Vivre - Contexte
Albert Camus (1913-1960) est un écrivain et un philosophe français. Son œuvre traduit une vision pessimiste du monde et de la vie : selon lui, la vie n’a pas de sens, le monde est « absurde ». L’homme est « condamné » à vivre et à mourir, il est « jeté dans ce monde » et soumis au hasard. La seule liberté de l’homme est de se révolter contre cette absurdité. Cette pensée intellectuelle n’empêche pas Camus d’exprimer une certaine forme de joie de vivre, notamment dans son recueil, Noces (1938). Il célèbre les noces entre le corps et la nature : un plaisir des sens exalté par la beauté de la mer, du soleil. Le corps est au centre d’une telle expérience de vie.

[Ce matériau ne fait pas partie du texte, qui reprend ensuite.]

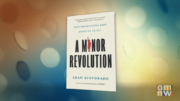 A Minor Revolution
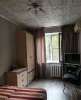 Сдам 3-комнатную квартиру в Ростове на Дону, Сельмаш, пр-т  4, 65 м²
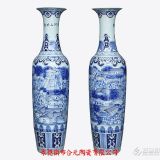 �T�ڔ[�O(sh��)��ػ�ƿ �����(zh��n)�մ����L��ƿ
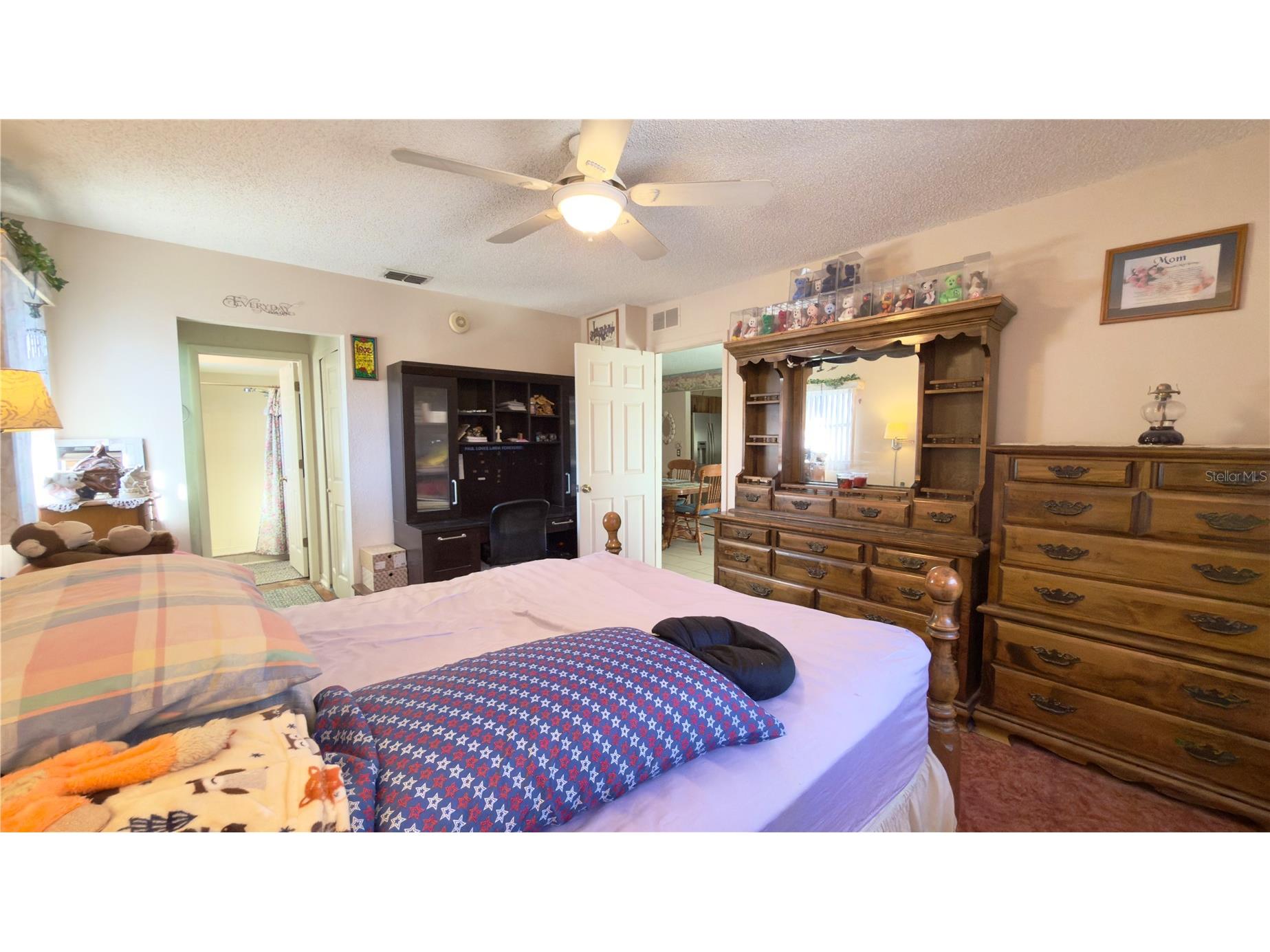 12985 116th Street Largo FL 33778 TB8468323 image14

Dans la Bible, le corps ne se réduit pas à l’enveloppe charnelle : il désigne la personne toute entière (corps, âme et esprit). L’être humain est un tout et non l’addition d’un corps et d’un esprit. Ainsi, lorsque ce corps fait défaut, c’est-à-dire lorsqu’il est meurtri par la maladie, la douleur ou le handicap, c’est bien toute la personne qui est meurtrie. C’est la vie toute entière de l’individu qui est blessée.
La vie d’un être humain a différentes dimensions. La dimension la plus évidente est biologique : la vie humaine est marquée par un début et une fin, une naissance et une mort. Il existe de nombreux débats qui cherchent à définir plus précisément à quel moment cette vie biologique débute et s’arrête. La vie humaine a aussi une dimension intellectuelle. Les chrétiens pensent que l’homme est un être libre, capable de penser, de faire des choix, bref, qu’il est un être responsable. La vie humaine a aussi une dimension spirituelle. Les chrétiens pensent que cette vie spirituelle est plus forte que la mort parce qu’elle repose dans la relation que le croyant a avec Dieu tout au long de sa vie et au-delà de sa vie. C’est ce qu’ils appellent la vie éternelle.
Pour les chrétiens, toutes les dimensions de la vie sont miraculeuses. C’est-à-dire qu’elles trouvent leur origine en Dieu. C’est Dieu qui est l’initiateur et le créateur de la vie. Les hommes sont donc des créatures qui doivent leur vie ni à eux-mêmes, ni à d’autres, ni au hasard, mais à Dieu.
Les librairies regorgent d’ouvrages proposant des méthodes pour « réussir sa vie ». On peut s’interroger sur les critères d’une telle réussite. Certains peuvent partir en quête d’une reconnaissance sociale : le travail ou l’argent en sont souvent les critères. D’autres parlent plutôt de réussite dans le domaine privée : il s’agit alors de s’épanouir, de réussir sa vie familiale, son couple, l’éducation de ses enfants.
Mais l’expression « réussir sa vie » soulève une problématique plus générale. « Réussir sa vie » sous-entend qu’on peut la rater comme s’il s’agissait d’une sorte de concours. La vie devient alors une mise à l’épreuve où l’individu se doit d’acquérir pour lui-même ou pour les autres ce qui lui permettra de bien vivre. L’individu devient l’acteur principal de sa vie, il en est maître et c’est de lui que dépend sa réussite ou son échec. Le but ultime de la vie est alors de l’élever jusqu’à un certain niveau d’accomplissement, de parvenir à l’idéal qu’on s’est fixé.
De telles volontés de réussite sont tout à fait légitimes : chacun aspire à vivre en harmonie avec soi-même, dans son couple, à son travail. Les chrétiens rendent toutefois attentif au fait qu’il ne s’agit pas de confondre le moyen et le but. S’il y a des moyens qui permettent de vivre mieux et bien, ils ne sont pas nécessairement des objectifs à atteindre et en dehors desquels il n’existerait pas de vie heureuse. Les chrétiens croient qu’ils ne sont pas maîtres de leur vie, en ce sens qu’ils ne peuvent pas en maîtriser tous les aspects : la vie réserve assez de surprises (bonnes ou mauvaises) pour s’en convaincre. Ainsi, il ne s’agit pas tant de « réussir sa vie » que de « vivre », c’est-à-dire recevoir cette vie chaque jour comme un don de Dieu même si ce don n’est pas un gage de satisfaction parfaite et permanente.